A newer study, published in the January/February 2006 issue of The Journal of Women’s Health showed that the risk of heart disease demonstrated in the WHI may be related more to the advanced age of the participants as opposed to the HRT. The study also found that HRT given to younger women, at the onset of menopause, appeared to decrease the risk of heart disease.
Another study, published in the February 13, 2006 issue of the Archives of Internal Medicine, looked at nearly 11,000 women aged 50 to 79 taking only estrogen. (Women who have not had a hysterectomy must take progesterone along with estrogen to reduce the risk of uterine cancer.) Researchers reported no overall difference in heart attack risk among women who took the hormone and those who did not. In addition, there appeared to be a lower overall risk of heart disease in the women who began taking the estrogen between the ages of 50 and 59, suggesting a heart-healthy benefit to taking the therapy, if begun at a younger age.
Finally, a study published in the March 5, 2008 issue of the Journal of the American Medical Association reported on Women’s Health Initiative participants three years after they stopped combination HRT therapy.
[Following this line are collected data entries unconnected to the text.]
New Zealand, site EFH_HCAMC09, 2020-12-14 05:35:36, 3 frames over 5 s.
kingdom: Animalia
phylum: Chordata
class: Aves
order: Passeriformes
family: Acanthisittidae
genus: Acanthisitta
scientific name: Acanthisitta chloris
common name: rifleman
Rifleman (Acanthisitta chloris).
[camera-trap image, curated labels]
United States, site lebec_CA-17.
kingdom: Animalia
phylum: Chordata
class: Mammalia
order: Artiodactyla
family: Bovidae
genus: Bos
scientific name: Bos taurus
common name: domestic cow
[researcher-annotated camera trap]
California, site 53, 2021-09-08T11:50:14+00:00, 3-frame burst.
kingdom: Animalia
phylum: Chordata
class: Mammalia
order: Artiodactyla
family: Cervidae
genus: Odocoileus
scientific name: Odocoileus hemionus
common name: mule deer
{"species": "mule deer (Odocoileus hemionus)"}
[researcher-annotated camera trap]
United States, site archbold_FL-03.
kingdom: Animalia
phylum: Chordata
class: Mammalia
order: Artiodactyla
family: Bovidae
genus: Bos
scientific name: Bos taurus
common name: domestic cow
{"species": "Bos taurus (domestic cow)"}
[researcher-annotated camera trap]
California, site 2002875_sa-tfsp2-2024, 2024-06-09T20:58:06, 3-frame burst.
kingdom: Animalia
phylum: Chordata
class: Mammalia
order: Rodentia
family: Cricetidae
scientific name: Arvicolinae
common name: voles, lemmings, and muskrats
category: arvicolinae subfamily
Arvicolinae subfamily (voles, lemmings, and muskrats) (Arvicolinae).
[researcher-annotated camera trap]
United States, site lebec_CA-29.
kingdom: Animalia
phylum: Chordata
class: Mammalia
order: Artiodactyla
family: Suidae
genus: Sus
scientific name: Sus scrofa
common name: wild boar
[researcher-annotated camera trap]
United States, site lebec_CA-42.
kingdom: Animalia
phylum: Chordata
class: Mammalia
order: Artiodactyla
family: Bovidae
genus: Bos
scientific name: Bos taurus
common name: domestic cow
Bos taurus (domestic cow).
The researchers found that “many of the health effects of hormones such as increased risk of heart disease are diminished, but overall risks, including risks of stroke, blood clots, and cancer, remain high.” The study also concluded that the increased risk of breast cancer appears to linger and “other effects of combination hormones, such as decreased risk of colorectal cancer and hip fractures, also stopped when therapy ended.”
If you are taking estrogen or combination HRT to reduce your risk of heart disease, talk to your doctor. He or she may recommend other methods of prevention, such as lifestyle changes, and cholesterol- and blood pressure-lowering drugs.